TEXT FOR ANALYSIS START
Somewhere in there, the tail end of hurricane Irene finished her whiplash across the Atlantic and it started to rain. And blow. And did it all night, adding an extra edge of fury to the yells of ‘Get off the tent!’ as the last revellers crashed through the site on the way to bed. Around 4am, someone landed on the girls behind me in such a way as to completely flatten their tent, then bounced off onto mine. They went over all Northside, I went over all South Armagh and I think we scared the guy sober. There was a scene of polyester carnage Saturday morning, between the tents that had been hit by people and the tents that had been hit by wind and the ones that were just really unwisely pitched beside the toilets. The lesson here, children, is to use your guy ropes and leave a torch on. And don’t pitch beside the toilets. Oh the toilets. There were two kinds on Andy Warhol – the old-school portaloos beside the food stalls and up towards the car park where we were, the environmentally friendly, incredibly slippery when wet (and it’s summer in a field in Ireland, they’re always wet), Long Drops, which are as the name suggests, huge tanks with toilet seats over them. The level slowly rises. Inevitably, there was an Incident. We will never speak of it again. We’ll just look at Sean and giggle hysterically. Eventually, once the wreckage was surveyed, the absence of Sean’s phone established, Meteor informed and the stragglers conscious, there were ostrich burgers for breakfast and Gareth and Sean being really entertained by the mushroom carvings. They are very easily entertained. On the other hand, I got very intense about, in order, coffee, a bag and the Ferris wheel. My moral high ground is under water. Mostly because my natural state of mind is completely distracted, so when you give me lots of shiny lights, spinny things, music and no sleep, I revert to five. Even if I was the designated grown-up.
TEXT FOR ANALYSIS END
- _WHAT THE EXERCISE ASKS_: Can you reproduce the festival account above in full, word for word? The listing is separate material with no tie to the festival account.
COLLECTED MATERIAL START
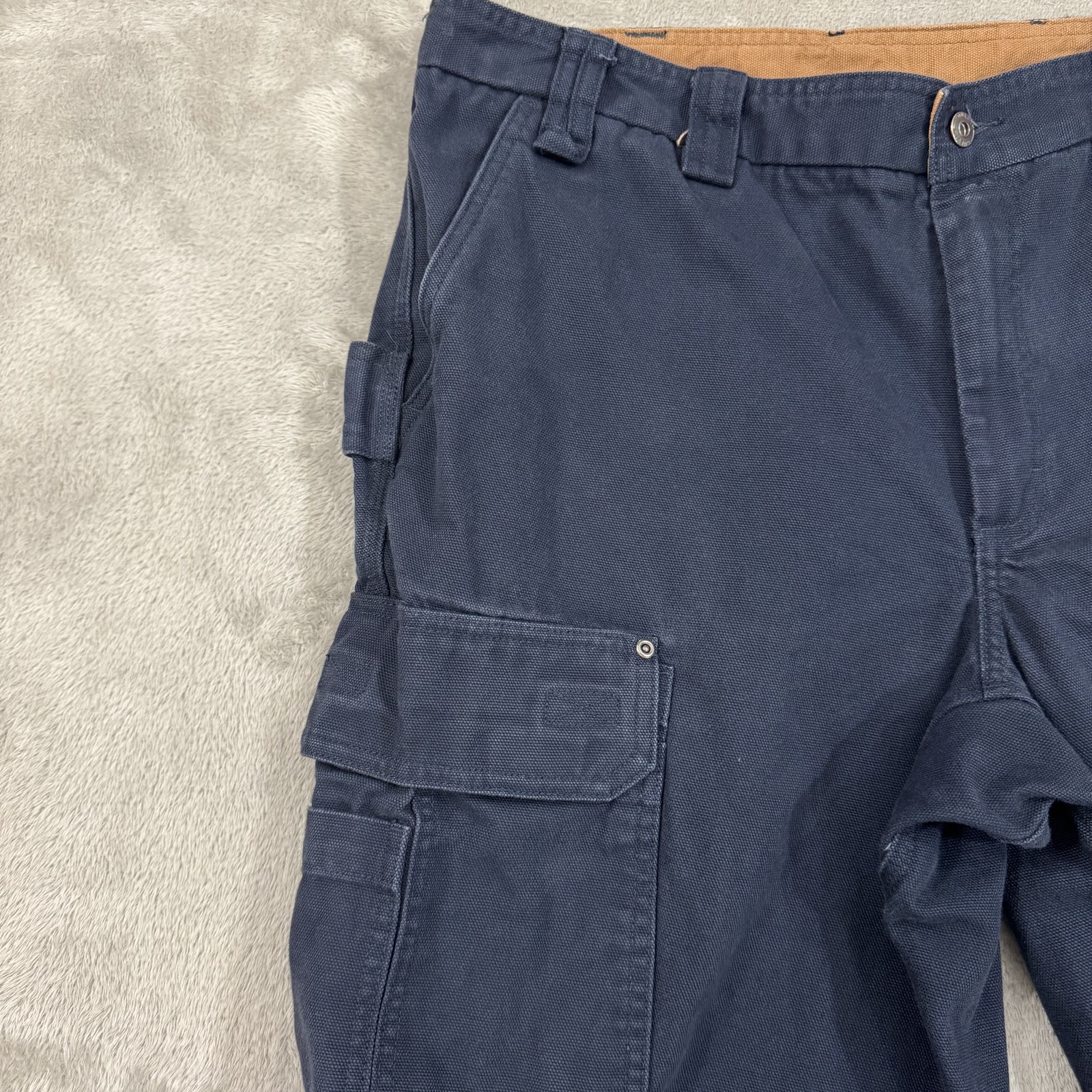 Duluth Trading Fire Hose Pants Mens 42×34 Blue Canvas Gusseted Hammer Loop Cargo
COLLECTED MATERIAL END
- _WRITTEN ANSWER_:
Somewhere in there, the tail end of hurricane Irene finished her whiplash across the Atlantic and it started to rain. And blow. And did it all night, adding an extra edge of fury to the yells of ‘Get off the tent!’ as the last revellers crashed through the site on the way to bed. Around 4am, someone landed on the girls behind me in such a way as to completely flatten their tent, then bounced off onto mine. They went over all Northside, I went over all South Armagh and I think we scared the guy sober. There was a scene of polyester carnage Saturday morning, between the tents that had been hit by people and the tents that had been hit by wind and the ones that were just really unwisely pitched beside the toilets. The lesson here, children, is to use your guy ropes and leave a torch on. And don’t pitch beside the toilets. Oh the toilets. There were two kinds on Andy Warhol – the old-school portaloos beside the food stalls and up towards the car park where we were, the environmentally friendly, incredibly slippery when wet (and it’s summer in a field in Ireland, they’re always wet), Long Drops, which are as the name suggests, huge tanks with toilet seats over them. The level slowly rises. Inevitably, there was an Incident. We will never speak of it again. We’ll just look at Sean and giggle hysterically. Eventually, once the wreckage was surveyed, the absence of Sean’s phone established, Meteor informed and the stragglers conscious, there were ostrich burgers for breakfast and Gareth and Sean being really entertained by the mushroom carvings. They are very easily entertained. On the other hand, I got very intense about, in order, coffee, a bag and the Ferris wheel. My moral high ground is under water. Mostly because my natural state of mind is completely distracted, so when you give me lots of shiny lights, spinny things, music and no sleep, I revert to five. Even if I was the designated grown-up.